Return every line of the records below that contains the string "picture", matching case exactly.

Rows from a spatial reasoning dataset
╔══

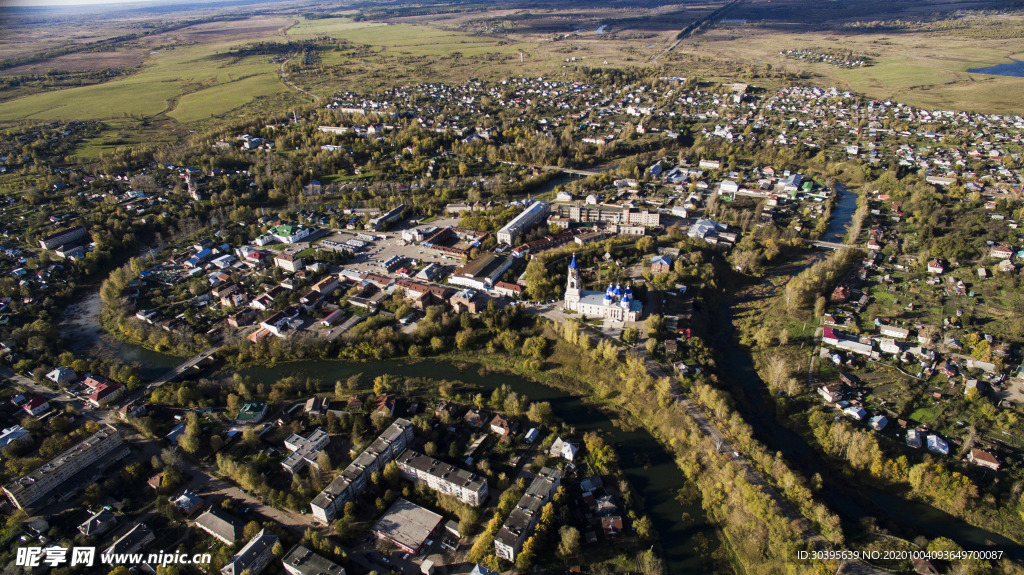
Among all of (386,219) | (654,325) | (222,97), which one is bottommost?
(654,325)

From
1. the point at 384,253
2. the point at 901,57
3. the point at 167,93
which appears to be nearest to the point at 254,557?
the point at 384,253

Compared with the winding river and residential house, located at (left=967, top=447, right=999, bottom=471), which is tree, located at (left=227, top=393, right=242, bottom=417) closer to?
the winding river

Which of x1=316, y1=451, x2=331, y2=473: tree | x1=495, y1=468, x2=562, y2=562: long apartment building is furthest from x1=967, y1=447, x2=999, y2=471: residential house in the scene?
x1=316, y1=451, x2=331, y2=473: tree

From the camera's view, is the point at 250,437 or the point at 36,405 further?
the point at 36,405

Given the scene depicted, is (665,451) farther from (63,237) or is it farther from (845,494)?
(63,237)

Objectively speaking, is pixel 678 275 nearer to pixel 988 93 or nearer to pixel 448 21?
pixel 988 93

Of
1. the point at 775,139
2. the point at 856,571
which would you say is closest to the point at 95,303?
the point at 856,571

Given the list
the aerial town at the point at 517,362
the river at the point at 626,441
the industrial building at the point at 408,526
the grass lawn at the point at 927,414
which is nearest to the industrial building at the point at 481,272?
the aerial town at the point at 517,362

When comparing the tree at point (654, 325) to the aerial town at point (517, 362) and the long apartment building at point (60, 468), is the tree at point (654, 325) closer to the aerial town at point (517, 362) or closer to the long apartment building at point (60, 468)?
the aerial town at point (517, 362)
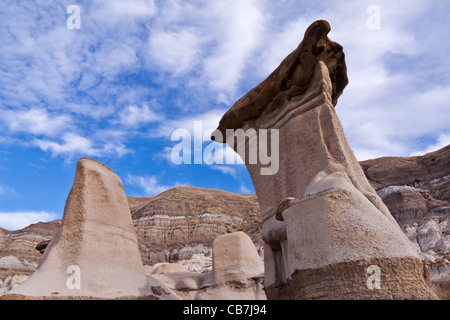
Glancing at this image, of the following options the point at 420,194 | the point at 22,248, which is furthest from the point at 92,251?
the point at 22,248

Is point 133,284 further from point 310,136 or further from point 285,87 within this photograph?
point 285,87

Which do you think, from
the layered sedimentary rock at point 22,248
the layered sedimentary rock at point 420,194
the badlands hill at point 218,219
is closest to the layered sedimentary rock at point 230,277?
the layered sedimentary rock at point 420,194

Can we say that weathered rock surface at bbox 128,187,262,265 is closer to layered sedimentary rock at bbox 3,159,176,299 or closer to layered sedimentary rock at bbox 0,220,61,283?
layered sedimentary rock at bbox 0,220,61,283

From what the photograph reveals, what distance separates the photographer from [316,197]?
3.78 metres

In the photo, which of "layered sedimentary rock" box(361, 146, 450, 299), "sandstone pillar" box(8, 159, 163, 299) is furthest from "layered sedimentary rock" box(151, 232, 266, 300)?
"layered sedimentary rock" box(361, 146, 450, 299)

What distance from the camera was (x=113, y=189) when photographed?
18.8 feet

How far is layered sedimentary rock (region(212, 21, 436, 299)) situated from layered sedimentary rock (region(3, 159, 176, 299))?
1780 mm

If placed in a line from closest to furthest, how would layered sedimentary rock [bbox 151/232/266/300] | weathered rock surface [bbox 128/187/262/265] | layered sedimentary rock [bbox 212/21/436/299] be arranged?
layered sedimentary rock [bbox 212/21/436/299]
layered sedimentary rock [bbox 151/232/266/300]
weathered rock surface [bbox 128/187/262/265]

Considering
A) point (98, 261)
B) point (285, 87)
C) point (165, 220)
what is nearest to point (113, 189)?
point (98, 261)

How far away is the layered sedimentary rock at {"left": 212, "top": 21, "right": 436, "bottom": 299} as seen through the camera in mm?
3266

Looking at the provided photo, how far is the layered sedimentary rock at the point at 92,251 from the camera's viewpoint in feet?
15.2

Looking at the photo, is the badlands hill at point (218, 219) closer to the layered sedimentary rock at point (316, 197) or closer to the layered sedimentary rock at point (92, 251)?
the layered sedimentary rock at point (92, 251)

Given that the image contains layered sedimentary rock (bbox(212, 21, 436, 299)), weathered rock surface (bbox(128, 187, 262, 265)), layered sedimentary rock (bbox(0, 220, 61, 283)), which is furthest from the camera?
weathered rock surface (bbox(128, 187, 262, 265))

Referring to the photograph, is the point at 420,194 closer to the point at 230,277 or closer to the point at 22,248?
the point at 230,277
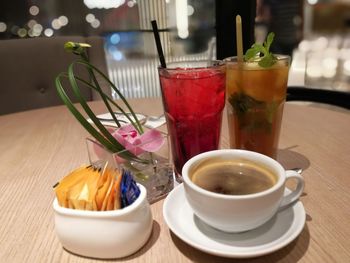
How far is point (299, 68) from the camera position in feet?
8.91

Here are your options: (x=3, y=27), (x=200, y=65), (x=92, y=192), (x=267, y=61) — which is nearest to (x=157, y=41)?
(x=200, y=65)

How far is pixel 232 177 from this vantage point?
0.48 meters

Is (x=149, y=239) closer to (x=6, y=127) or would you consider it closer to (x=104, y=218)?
(x=104, y=218)

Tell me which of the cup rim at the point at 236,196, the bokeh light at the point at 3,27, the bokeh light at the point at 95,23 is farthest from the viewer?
the bokeh light at the point at 95,23

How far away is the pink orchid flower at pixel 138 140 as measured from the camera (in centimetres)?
57

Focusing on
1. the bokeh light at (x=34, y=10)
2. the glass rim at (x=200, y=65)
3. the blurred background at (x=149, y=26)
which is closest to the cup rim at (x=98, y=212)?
the glass rim at (x=200, y=65)

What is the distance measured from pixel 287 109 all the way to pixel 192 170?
686 millimetres

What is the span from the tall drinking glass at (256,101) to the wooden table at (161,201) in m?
0.09

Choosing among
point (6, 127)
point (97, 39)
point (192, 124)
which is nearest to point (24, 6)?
point (97, 39)

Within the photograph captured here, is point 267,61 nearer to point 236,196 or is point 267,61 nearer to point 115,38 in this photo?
point 236,196

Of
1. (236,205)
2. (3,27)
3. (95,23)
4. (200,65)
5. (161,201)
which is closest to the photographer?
(236,205)

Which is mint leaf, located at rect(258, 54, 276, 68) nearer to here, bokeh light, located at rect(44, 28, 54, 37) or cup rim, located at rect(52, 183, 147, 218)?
cup rim, located at rect(52, 183, 147, 218)

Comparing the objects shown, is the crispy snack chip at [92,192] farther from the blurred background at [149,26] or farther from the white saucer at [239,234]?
the blurred background at [149,26]

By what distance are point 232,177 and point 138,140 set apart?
189 mm
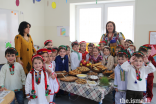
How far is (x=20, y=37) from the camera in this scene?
312cm

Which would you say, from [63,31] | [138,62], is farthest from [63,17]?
[138,62]

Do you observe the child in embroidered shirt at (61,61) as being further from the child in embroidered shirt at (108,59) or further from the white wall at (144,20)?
the white wall at (144,20)

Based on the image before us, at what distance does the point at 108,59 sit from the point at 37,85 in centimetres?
203

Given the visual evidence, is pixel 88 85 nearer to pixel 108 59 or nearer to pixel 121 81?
pixel 121 81

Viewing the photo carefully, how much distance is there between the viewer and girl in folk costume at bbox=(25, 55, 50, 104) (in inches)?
87.5

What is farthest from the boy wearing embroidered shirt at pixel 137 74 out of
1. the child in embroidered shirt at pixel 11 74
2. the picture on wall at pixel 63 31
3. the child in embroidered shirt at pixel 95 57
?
the picture on wall at pixel 63 31

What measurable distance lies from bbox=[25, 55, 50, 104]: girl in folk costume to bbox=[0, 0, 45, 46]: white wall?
10.5 ft

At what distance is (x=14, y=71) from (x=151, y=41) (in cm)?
425

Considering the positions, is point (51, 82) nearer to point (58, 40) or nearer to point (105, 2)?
point (58, 40)

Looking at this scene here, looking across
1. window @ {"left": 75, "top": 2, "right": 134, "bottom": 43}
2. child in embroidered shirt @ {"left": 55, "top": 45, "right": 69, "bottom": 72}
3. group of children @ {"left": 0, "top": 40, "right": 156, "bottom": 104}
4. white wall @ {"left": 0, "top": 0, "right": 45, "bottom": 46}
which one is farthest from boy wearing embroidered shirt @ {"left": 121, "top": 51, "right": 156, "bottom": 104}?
white wall @ {"left": 0, "top": 0, "right": 45, "bottom": 46}

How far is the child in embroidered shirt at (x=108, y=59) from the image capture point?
142 inches

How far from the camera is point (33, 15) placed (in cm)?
560

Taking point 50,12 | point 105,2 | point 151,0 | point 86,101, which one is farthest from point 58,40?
point 151,0

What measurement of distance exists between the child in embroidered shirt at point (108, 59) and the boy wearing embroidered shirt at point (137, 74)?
3.76 feet
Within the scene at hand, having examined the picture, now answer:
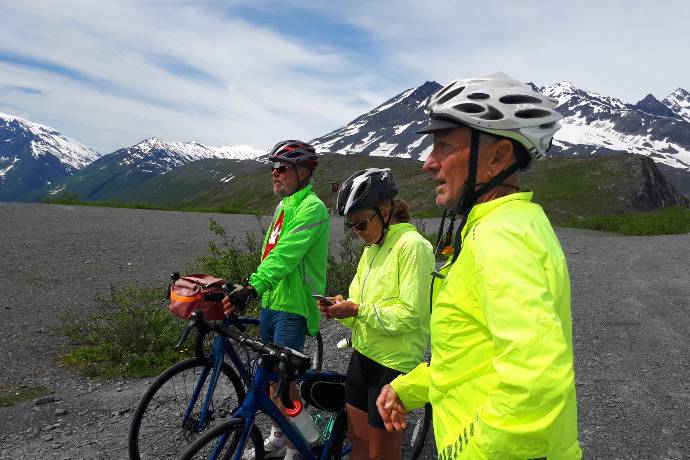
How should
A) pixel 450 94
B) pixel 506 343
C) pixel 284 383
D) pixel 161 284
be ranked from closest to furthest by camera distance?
pixel 506 343 < pixel 450 94 < pixel 284 383 < pixel 161 284

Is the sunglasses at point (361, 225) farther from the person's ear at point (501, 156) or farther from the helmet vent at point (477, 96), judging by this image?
the person's ear at point (501, 156)

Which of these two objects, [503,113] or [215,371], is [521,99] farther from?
[215,371]

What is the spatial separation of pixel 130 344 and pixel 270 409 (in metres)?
4.99

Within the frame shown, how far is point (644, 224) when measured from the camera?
23.4m

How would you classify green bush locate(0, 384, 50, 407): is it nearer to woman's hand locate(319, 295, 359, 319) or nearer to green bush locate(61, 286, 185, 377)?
green bush locate(61, 286, 185, 377)

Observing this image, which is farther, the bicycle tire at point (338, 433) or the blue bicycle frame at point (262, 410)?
the bicycle tire at point (338, 433)

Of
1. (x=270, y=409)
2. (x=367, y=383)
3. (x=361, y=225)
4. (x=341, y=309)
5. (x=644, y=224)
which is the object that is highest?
(x=361, y=225)

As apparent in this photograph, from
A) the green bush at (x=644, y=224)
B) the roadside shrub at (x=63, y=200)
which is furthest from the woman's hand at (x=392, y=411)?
the roadside shrub at (x=63, y=200)

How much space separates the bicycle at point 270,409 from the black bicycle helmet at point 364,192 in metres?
1.20

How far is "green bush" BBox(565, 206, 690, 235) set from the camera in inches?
882

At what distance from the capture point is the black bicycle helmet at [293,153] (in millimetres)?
4672

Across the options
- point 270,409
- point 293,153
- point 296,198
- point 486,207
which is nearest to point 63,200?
point 293,153

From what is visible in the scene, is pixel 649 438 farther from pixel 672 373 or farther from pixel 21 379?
pixel 21 379

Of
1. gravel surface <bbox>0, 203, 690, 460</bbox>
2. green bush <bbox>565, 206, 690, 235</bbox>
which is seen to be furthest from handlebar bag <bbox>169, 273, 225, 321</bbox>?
green bush <bbox>565, 206, 690, 235</bbox>
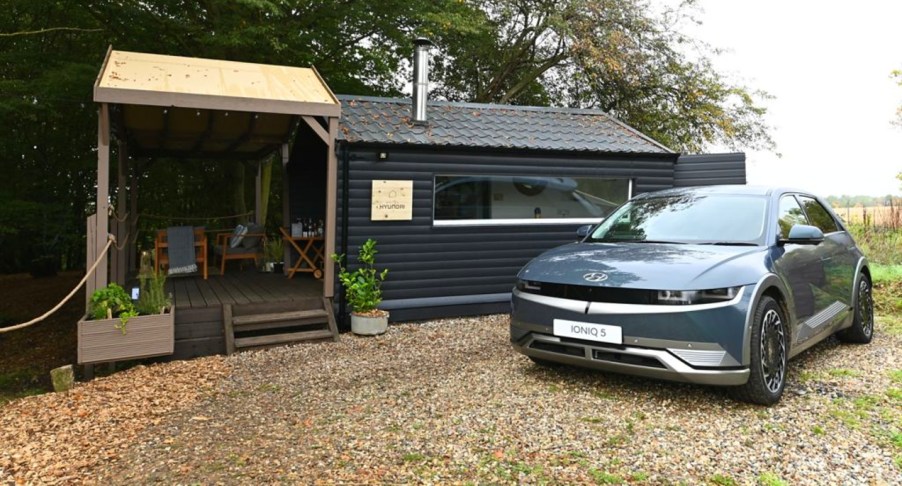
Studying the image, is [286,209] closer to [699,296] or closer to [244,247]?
[244,247]

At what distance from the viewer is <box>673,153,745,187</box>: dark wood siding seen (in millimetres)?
9156

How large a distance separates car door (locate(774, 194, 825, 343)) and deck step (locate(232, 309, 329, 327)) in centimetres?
480

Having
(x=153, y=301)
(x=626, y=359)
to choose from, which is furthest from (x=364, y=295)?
(x=626, y=359)

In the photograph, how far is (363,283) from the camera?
22.5ft

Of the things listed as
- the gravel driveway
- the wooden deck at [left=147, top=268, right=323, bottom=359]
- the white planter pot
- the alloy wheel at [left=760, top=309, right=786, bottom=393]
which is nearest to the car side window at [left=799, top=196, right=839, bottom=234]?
the gravel driveway

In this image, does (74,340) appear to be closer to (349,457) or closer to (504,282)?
(504,282)

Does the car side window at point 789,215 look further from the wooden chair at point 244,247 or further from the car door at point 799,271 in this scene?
the wooden chair at point 244,247

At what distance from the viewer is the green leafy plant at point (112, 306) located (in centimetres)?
539

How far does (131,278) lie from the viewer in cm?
845

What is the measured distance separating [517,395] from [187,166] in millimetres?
14156

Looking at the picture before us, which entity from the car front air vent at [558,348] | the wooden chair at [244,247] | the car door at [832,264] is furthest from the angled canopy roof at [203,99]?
the car door at [832,264]

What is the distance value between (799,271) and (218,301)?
5.96 m

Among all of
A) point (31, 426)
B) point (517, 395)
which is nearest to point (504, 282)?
point (517, 395)

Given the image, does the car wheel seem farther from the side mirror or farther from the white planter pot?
the white planter pot
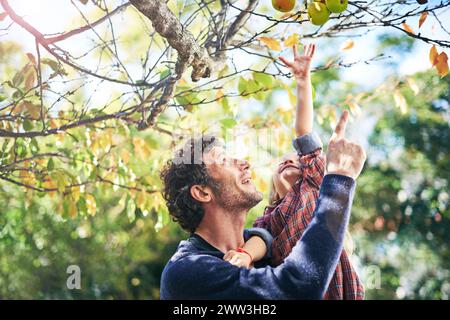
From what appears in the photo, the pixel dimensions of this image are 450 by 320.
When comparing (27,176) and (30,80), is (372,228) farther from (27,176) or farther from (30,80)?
(30,80)

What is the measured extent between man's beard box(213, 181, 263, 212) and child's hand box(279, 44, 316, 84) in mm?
408

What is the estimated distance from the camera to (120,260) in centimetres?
925

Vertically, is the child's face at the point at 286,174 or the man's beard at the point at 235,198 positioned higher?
the child's face at the point at 286,174

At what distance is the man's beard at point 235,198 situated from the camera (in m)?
1.87

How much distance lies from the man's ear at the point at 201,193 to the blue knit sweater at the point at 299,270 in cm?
36

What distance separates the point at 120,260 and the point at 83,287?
2.42ft

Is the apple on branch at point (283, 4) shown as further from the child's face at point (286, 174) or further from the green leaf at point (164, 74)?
the green leaf at point (164, 74)

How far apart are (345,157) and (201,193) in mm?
591

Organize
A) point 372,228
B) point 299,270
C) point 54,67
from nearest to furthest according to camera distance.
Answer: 1. point 299,270
2. point 54,67
3. point 372,228

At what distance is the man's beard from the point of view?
73.7 inches

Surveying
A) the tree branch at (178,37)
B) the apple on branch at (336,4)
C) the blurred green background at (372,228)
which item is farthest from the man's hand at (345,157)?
the blurred green background at (372,228)

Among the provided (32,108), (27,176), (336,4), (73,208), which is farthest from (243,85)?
(27,176)

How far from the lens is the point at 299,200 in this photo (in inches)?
71.9
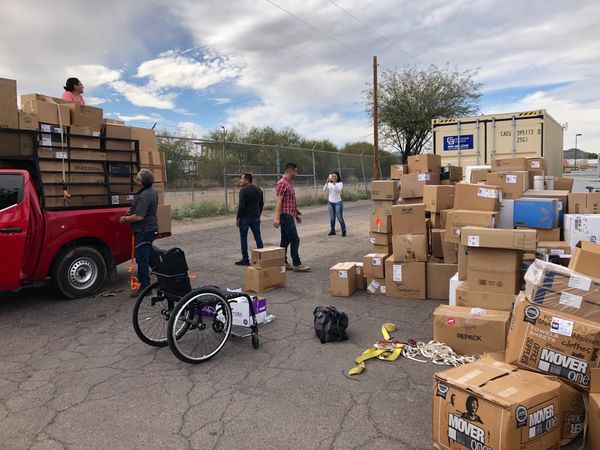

╚══

#### RESULT FOR THIS TASK:
2. the picture on wall at pixel 63 31
the picture on wall at pixel 63 31
Within the scene at hand, having examined the picture, now answer:
Looking at the picture before us, which entity from the car front air vent at [558,348] | the wooden chair at [244,247] | the car door at [832,264] is furthest from the angled canopy roof at [203,99]?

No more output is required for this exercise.